**Written request**.
Update the listing below by changing every "man's hand on camera" to "man's hand resting on the camera" and keeping everything else the same. Leave the pictures out of your answer.

[Stored items]
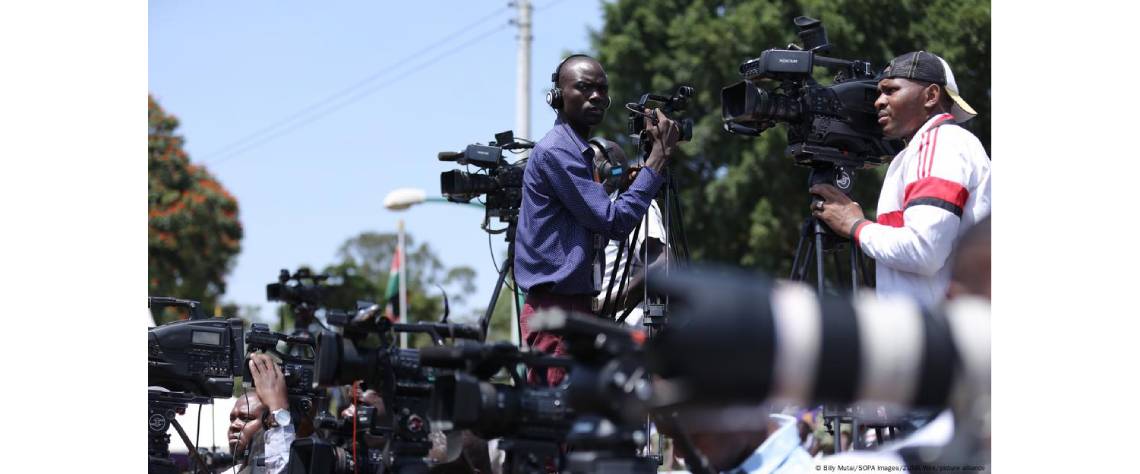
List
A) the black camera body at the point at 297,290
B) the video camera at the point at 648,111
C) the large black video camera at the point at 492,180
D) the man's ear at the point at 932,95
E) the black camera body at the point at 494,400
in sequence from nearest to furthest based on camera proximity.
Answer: the black camera body at the point at 494,400 < the man's ear at the point at 932,95 < the video camera at the point at 648,111 < the large black video camera at the point at 492,180 < the black camera body at the point at 297,290

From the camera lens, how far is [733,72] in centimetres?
1853

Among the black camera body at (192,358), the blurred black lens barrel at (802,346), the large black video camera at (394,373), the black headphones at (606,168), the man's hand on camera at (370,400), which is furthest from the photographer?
the black camera body at (192,358)

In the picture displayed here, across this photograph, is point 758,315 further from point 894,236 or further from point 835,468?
point 894,236

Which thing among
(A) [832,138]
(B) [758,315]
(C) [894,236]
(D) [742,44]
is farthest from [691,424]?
(D) [742,44]

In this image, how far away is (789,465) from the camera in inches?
118

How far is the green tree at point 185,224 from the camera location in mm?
23422

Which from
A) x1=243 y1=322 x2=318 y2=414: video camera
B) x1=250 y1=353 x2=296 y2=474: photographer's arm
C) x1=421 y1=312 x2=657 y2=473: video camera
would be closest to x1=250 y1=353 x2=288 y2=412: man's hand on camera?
x1=250 y1=353 x2=296 y2=474: photographer's arm

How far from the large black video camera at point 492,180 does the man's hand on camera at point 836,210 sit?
7.12ft

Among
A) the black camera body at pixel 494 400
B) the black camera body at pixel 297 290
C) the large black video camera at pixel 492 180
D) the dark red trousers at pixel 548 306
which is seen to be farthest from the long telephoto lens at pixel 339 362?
the black camera body at pixel 297 290

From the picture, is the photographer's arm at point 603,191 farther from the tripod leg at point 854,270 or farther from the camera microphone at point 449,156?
the camera microphone at point 449,156

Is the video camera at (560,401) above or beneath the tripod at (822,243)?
beneath

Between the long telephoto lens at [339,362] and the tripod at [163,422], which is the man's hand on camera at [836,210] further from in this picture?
the tripod at [163,422]

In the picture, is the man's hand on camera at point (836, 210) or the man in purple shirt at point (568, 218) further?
the man in purple shirt at point (568, 218)

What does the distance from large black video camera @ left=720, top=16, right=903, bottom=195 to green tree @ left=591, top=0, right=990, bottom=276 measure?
10588 millimetres
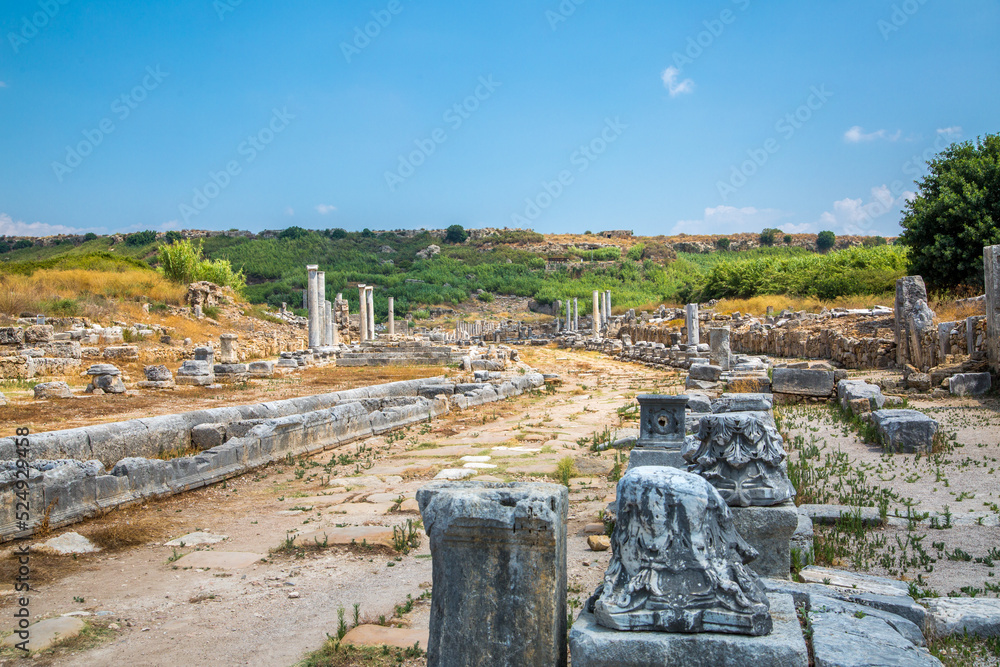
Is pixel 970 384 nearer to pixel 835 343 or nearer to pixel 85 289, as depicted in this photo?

**Exercise answer**.
List
A) the black camera body at the point at 297,290
B) the video camera at the point at 648,111
C) the large black video camera at the point at 492,180
D) the man's ear at the point at 932,95
E) the black camera body at the point at 494,400
in sequence from nearest to furthest based on camera proximity.
Answer: the black camera body at the point at 494,400 < the man's ear at the point at 932,95 < the video camera at the point at 648,111 < the large black video camera at the point at 492,180 < the black camera body at the point at 297,290

From the camera lens, how far is [733,72] in centimetres?
1853

Among the black camera body at (192,358), the blurred black lens barrel at (802,346), the large black video camera at (394,373), the black headphones at (606,168), the man's hand resting on the camera at (370,400), which is furthest from the photographer?
the black camera body at (192,358)

In the picture displayed here, across this photograph, is point 758,315 further from point 894,236 or further from point 835,468?
point 894,236

Which thing among
(A) [832,138]
(B) [758,315]
(C) [894,236]
(D) [742,44]
is farthest from [691,424]?
(D) [742,44]

In this image, how far away is (789,465) from the camera in inches?
118

How far is the green tree at point 185,224 from the camera location in mm?
23422

Which from
A) x1=243 y1=322 x2=318 y2=414: video camera
B) x1=250 y1=353 x2=296 y2=474: photographer's arm
C) x1=421 y1=312 x2=657 y2=473: video camera
would be closest to x1=250 y1=353 x2=288 y2=412: man's hand resting on the camera?
x1=250 y1=353 x2=296 y2=474: photographer's arm

How far from the large black video camera at point 492,180 does the man's hand resting on the camera at point 836,210 sit?
7.12ft

Among
A) the black camera body at pixel 494 400
B) the black camera body at pixel 297 290
C) the large black video camera at pixel 492 180
D) the dark red trousers at pixel 548 306
which is seen to be farthest from the long telephoto lens at pixel 339 362?
the black camera body at pixel 297 290

From the picture, is the photographer's arm at point 603,191 farther from the tripod leg at point 854,270 or farther from the camera microphone at point 449,156?
the camera microphone at point 449,156

Is the video camera at (560,401) above or beneath the tripod at (822,243)?
beneath

Between the long telephoto lens at [339,362] and the tripod at [163,422], which is the man's hand resting on the camera at [836,210] further from in this picture?
the tripod at [163,422]

In the picture, is the man's hand resting on the camera at point (836, 210) or the man in purple shirt at point (568, 218) further?
the man in purple shirt at point (568, 218)

What does the distance from large black video camera @ left=720, top=16, right=903, bottom=195 to green tree @ left=591, top=0, right=990, bottom=276 measure?
10588 millimetres
Is pixel 970 384 nearer to pixel 835 343 or nearer to pixel 85 289, as depicted in this photo?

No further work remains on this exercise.